Under Massachusetts law, when you get behind the wheel and drive on the roads, you are giving your implied consent to have your blood-alcohol content tested if police have probable cause to believe you are drunk.
This means that if police pull you over and suspect you are drunk, you cannot just refuse to take a BAC test. While you will generally have your choice of a blood or breath test, a refusal to take some type of BAC test can result in a 180-day license suspension for a first offense, with longer suspensions for repeat offenders. Of course, some people will choose to refuse to take the test anyway, accepting the license suspension.
There is a way to get around this refusal. In some states, law enforcement has to get a judge to issue a warrant ordering the potential drunk driver to submit to a blood test despite refusing to do so. In other states, however, police have even more leeway in investigating drunk driving cases by requiring blood tests. In January of 2013, the United States Supreme Court began reviewing a case related to how far states could go in DUI investigations. Our Boston drunk driving accident attorneys believe that the decision the Supreme Court makes is going to have a major impact on the laws related to DUI evidence collection throughout the U.S.
Supreme Court Considering the Rights of Suspected Drunk Drivers
The Supreme Court Case has arisen out of Missouri’s rules about taking blood from drunk drivers. Under Missouri laws, which are backed by the Obama administration, drunk drivers may be forced to submit to a blood test even without a warrant being obtained from a judge. In other words, even if someone refused a test, the individual could be forced to submit to one by law enforcement without a court order from a judge.
The rationale behind forced blood tests is that evidence is being lost or destroyed with each minute that passes. This is because the driver’s blood alcohol level is continually going down. If police have to wait to find a judge and get a warrant, a person’s blood alcohol may fall below the limit in this interim waiting period even if the individual was actually drunk while driving.

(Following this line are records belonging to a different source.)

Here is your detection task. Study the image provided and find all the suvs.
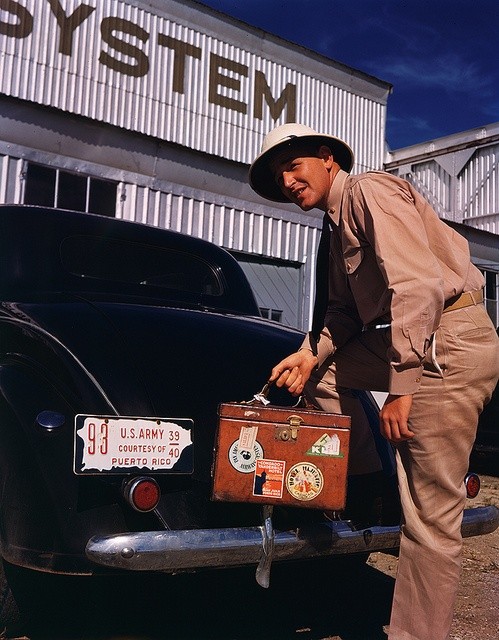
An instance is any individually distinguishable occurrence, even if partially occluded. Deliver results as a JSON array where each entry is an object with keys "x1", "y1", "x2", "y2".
[{"x1": 1, "y1": 203, "x2": 498, "y2": 640}]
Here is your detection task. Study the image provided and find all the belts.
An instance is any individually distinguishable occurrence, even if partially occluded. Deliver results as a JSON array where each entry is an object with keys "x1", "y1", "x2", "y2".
[{"x1": 441, "y1": 288, "x2": 486, "y2": 311}]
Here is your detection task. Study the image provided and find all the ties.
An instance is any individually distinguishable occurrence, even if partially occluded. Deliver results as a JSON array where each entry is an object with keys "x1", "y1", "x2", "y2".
[{"x1": 312, "y1": 214, "x2": 332, "y2": 342}]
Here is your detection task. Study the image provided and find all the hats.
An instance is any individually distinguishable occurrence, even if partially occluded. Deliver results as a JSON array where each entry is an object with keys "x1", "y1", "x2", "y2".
[{"x1": 249, "y1": 123, "x2": 354, "y2": 204}]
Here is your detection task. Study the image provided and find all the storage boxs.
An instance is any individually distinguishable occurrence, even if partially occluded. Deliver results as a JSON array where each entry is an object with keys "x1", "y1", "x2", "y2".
[{"x1": 209, "y1": 401, "x2": 351, "y2": 512}]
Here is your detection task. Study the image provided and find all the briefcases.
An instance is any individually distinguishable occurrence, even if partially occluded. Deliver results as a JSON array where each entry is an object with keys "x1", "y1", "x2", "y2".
[{"x1": 211, "y1": 377, "x2": 352, "y2": 510}]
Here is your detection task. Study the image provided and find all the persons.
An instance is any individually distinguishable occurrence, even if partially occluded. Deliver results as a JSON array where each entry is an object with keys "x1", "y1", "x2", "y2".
[{"x1": 249, "y1": 122, "x2": 499, "y2": 640}]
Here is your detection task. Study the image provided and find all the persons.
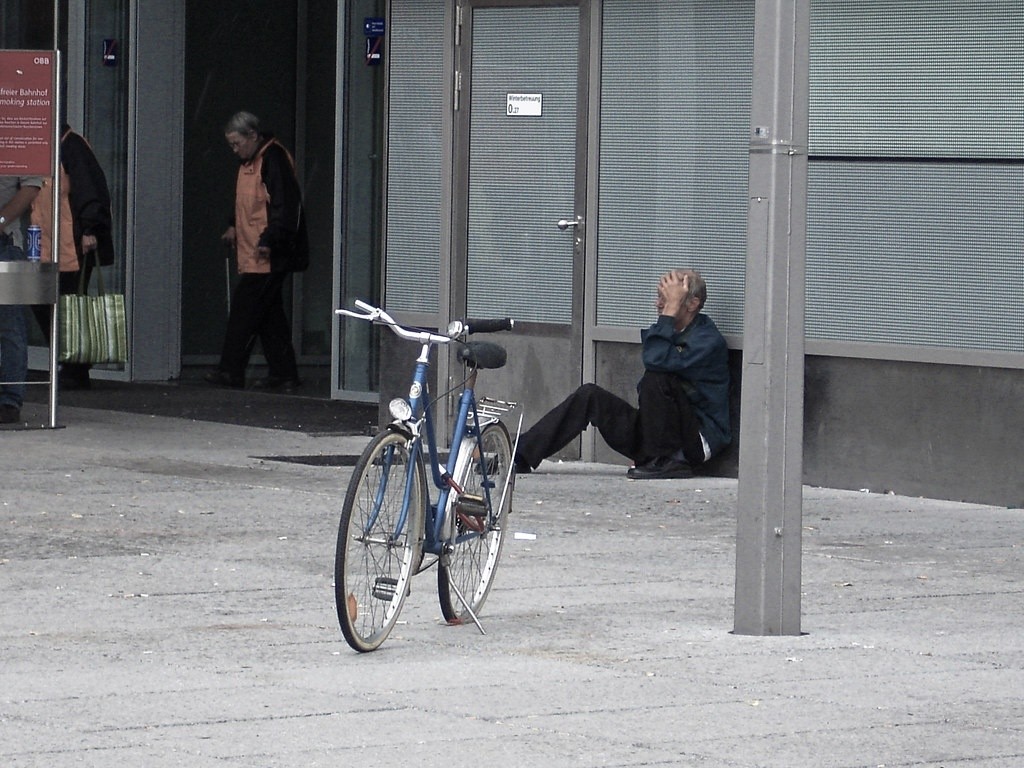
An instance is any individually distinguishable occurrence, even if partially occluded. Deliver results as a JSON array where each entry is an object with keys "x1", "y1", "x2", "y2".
[
  {"x1": 27, "y1": 120, "x2": 116, "y2": 390},
  {"x1": 203, "y1": 110, "x2": 311, "y2": 395},
  {"x1": 0, "y1": 174, "x2": 43, "y2": 424},
  {"x1": 474, "y1": 269, "x2": 733, "y2": 480}
]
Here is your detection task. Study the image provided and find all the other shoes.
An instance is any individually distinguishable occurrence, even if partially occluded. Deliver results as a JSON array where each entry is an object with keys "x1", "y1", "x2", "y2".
[
  {"x1": 474, "y1": 452, "x2": 531, "y2": 473},
  {"x1": 74, "y1": 371, "x2": 92, "y2": 391},
  {"x1": 627, "y1": 455, "x2": 693, "y2": 478},
  {"x1": 205, "y1": 371, "x2": 245, "y2": 389},
  {"x1": 0, "y1": 405, "x2": 19, "y2": 423},
  {"x1": 254, "y1": 375, "x2": 302, "y2": 394},
  {"x1": 45, "y1": 362, "x2": 74, "y2": 391}
]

Of course, there are also plenty of arguments about why the Missouri police shouldn’t just be allowed to take blood. The biggest argument is that requiring that a person submit to a blood test in the absence of a warrant or a court order is a violation of a person’s fourth amendment rights against unreasonable search and seizure. A blood test, after all, is a very intimate and personal type of search. Based on this logic and on other arguments about the rights of defendants, around half of the states in the U.S. have prohibitions against warrantless blood tests in most DUI cases.
The Supreme Court began on Wednesday to consider arguments from both sides on whether the Missouri law is constitutional. As Boston.com reports, however, the Supreme Court appeared reluctant on Wednesday to OK blood tests with no warrants.
If the Supreme Court decides that such searchers are not permitted without warrants, this will provide more protection for defendants and could make things a little bit harder for plaintiffs.
Not having proof that a driver was actually intoxicated can make a criminal case harder. A person injured in a drunk driving accident can also have a more difficult time proving his case if he files a civil lawsuit since there will be an absence of evidence showing that the defendant was over the legal limit. However, even in cases when no warrantless blood test is performed, enough evidence may be collected against the drunk driver so that he is held accountable criminally and made to pay monetary damages to victims of an auto accident he causes.